If $f\left(x, y\right)$ has a local minima or maxima at $\left( x_0, y_0 \right)$, then $\nabla f\left( x_0, y_0 \right) = \vec{0}$.

Such points are called critical points.

Note that not all critical points are either maxima or minima. The classification of the critical points high-order derivatives.

Definition: Second Derivatives
$$ \dfrac{\partial^2 f}{\partial x_i \partial x_j} = \lim_{h \rightarrow 0} \dfrac{f_{x_i} \left(x_1, \ldots, x_j + h, \ldots, x_n \right) - f_{x_i}\left( x_1, \ldots, x_n \right)}{h}. $$$$ H\left( \vec{x} \right) = \left( \begin{array}{cccc} f_{x_1 x_1} & f_{x_1 x_2} & \cdots & f_{x_1 x_n} \\ f_{x_1 x_1} & f_{x_2 x_2} & \cdots & f_{x_2 x_n} \\ \vdots & \vdots & \ddots & \vdots \\ f_{x_n x_1} & f_{x_n x_2} & \cdots & f_{x_1 x_n} \end{array} \right). $$

If the second-order partial derivatives are continuous, then the Hessian matrix $H$ is symmetric.
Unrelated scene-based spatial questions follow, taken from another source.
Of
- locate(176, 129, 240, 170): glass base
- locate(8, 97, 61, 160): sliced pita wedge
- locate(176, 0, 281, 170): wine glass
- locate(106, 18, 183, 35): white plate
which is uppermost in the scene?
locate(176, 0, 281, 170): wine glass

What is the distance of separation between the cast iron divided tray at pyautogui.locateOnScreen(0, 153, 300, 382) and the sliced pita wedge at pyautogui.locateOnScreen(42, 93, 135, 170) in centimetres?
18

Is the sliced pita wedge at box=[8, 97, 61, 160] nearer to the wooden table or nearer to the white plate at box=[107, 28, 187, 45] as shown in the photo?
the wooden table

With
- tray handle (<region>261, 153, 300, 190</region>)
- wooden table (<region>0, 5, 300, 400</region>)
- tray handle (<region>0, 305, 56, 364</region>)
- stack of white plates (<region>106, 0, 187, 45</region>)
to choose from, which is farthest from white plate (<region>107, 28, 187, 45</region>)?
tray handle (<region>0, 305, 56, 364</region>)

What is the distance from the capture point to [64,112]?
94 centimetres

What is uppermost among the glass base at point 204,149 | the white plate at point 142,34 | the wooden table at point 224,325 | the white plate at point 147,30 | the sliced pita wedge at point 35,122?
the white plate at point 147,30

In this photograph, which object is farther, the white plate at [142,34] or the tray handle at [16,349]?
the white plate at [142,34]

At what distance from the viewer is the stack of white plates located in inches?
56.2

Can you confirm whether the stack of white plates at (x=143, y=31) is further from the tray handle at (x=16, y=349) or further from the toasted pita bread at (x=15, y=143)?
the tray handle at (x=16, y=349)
Then, if symmetric all eigenvalues are real-valued.

$$ f\left(\vec{x} + \vec{a} \right) = f\left( \vec{a} \right) + \dfrac{1}{2} \vec{x}^T H\left( \vec{a} \right) \vec{x} + \ldots $$$$ H = Q D Q^{-1} $$$$ f\left(\vec{x} + \vec{a} \right) = f\left( \vec{a} \right) + \dfrac{1}{2} \vec{x}^T Q D Q^{T} \vec{x} + \ldots $$$$ \begin{align*} f\left(\vec{x} + \vec{a} \right) & = f\left( \vec{a} \right) + \dfrac{1}{2} \vec{y}^T D \vec{y} + \ldots \\ & = f\left( \vec{a} \right) + \dfrac{1}{2} \left( \lambda_1^{} y_1^2 + \ldots \lambda_n^{} y_n^2 \right) + \ldots \end{align*} $$

So:

  1. If all $\lambda_1$, $\lambda_2, \ldots, \lambda_n > 0$, then the critical point is a local minima.
  2. If all $\lambda_1$, $\lambda_2, \ldots, \lambda_n < 0$, then the critical point is a local maxima.
  3. If some $\lambda_j < 0$, and some $\lambda_i > 0$, then the critical point is neither a local minima nor maxima. If none of the eigenvalues are equal to zero, then the critical point is called a saddle point.
  4. If all $\lambda_1$, $\lambda_2, \ldots, \lambda_n \geq 0$ and at least is zero, or $\lambda_1$, $\lambda_2, \ldots \lambda_n, \leq 0$ and at least one is zero then the test is inconclusive, as the classification of the point depends on higher derivatives.

Jacobians

If the function outputs a vector, i.e. $\vec{f} \, : \, \mathbb{R}^n \mapsto \mathbb{R}^{m}$, write each component of $\vec{f}=\left( f_1, \ldots, f_m \right)$ and the same procedures can be performed on each component of the vector-valued function. Thus, a gradient can be computed for each component $\nabla f_i$, critical points must satisfy the vector equation $\vec{f}\left(\vec{x}^{*} \right) = \vec{0}$.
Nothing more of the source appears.